__DIRECTIONS FOR THIS TASK__:
Reproduce each record exactly.

__RECORDS PROVIDED__:

□ □ □ □ □ □ □

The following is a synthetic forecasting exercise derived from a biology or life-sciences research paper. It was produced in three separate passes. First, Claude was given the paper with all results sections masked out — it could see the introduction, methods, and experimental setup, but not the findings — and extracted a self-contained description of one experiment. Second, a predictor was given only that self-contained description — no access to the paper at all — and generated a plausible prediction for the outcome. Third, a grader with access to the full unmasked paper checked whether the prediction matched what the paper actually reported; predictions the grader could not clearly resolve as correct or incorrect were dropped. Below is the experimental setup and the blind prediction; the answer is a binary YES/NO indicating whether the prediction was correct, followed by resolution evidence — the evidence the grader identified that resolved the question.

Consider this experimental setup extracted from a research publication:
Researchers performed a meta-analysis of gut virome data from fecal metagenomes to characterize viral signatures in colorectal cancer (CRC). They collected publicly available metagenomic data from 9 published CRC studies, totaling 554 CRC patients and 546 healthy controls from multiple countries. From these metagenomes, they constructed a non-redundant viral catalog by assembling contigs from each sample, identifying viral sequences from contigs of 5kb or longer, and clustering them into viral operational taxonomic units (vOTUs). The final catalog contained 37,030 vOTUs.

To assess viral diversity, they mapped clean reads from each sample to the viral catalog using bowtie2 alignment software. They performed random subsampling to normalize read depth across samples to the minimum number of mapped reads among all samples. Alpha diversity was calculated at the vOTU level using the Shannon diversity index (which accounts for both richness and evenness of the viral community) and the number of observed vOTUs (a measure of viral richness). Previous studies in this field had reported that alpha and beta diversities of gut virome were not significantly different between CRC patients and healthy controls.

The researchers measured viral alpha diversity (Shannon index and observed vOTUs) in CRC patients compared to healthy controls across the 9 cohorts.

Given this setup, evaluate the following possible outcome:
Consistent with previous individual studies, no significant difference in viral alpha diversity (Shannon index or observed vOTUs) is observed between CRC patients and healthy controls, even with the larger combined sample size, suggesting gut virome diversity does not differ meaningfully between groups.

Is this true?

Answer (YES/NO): NO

□ □ □ □ □ □ □

__RESULT OF THIS EXERCISE__:
The following is a synthetic forecasting exercise derived from a biology or life-sciences research paper. It was produced in three separate passes. First, Claude was given the paper with all results sections masked out — it could see the introduction, methods, and experimental setup, but not the findings — and extracted a self-contained description of one experiment. Second, a predictor was given only that self-contained description — no access to the paper at all — and generated a plausible prediction for the outcome. Third, a grader with access to the full unmasked paper checked whether the prediction matched what the paper actually reported; predictions the grader could not clearly resolve as correct or incorrect were dropped. Below is the experimental setup and the blind prediction; the answer is a binary YES/NO indicating whether the prediction was correct, followed by resolution evidence — the evidence the grader identified that resolved the question.

Consider this experimental setup extracted from a research publication:
Researchers performed a meta-analysis of gut virome data from fecal metagenomes to characterize viral signatures in colorectal cancer (CRC). They collected publicly available metagenomic data from 9 published CRC studies, totaling 554 CRC patients and 546 healthy controls from multiple countries. From these metagenomes, they constructed a non-redundant viral catalog by assembling contigs from each sample, identifying viral sequences from contigs of 5kb or longer, and clustering them into viral operational taxonomic units (vOTUs). The final catalog contained 37,030 vOTUs.

To assess viral diversity, they mapped clean reads from each sample to the viral catalog using bowtie2 alignment software. They performed random subsampling to normalize read depth across samples to the minimum number of mapped reads among all samples. Alpha diversity was calculated at the vOTU level using the Shannon diversity index (which accounts for both richness and evenness of the viral community) and the number of observed vOTUs (a measure of viral richness). Previous studies in this field had reported that alpha and beta diversities of gut virome were not significantly different between CRC patients and healthy controls.

The researchers measured viral alpha diversity (Shannon index and observed vOTUs) in CRC patients compared to healthy controls across the 9 cohorts.

Given this setup, evaluate the following possible outcome:
Consistent with previous individual studies, no significant difference in viral alpha diversity (Shannon index or observed vOTUs) is observed between CRC patients and healthy controls, even with the larger combined sample size, suggesting gut virome diversity does not differ meaningfully between groups.

Is this true?

Answer (YES/NO): NO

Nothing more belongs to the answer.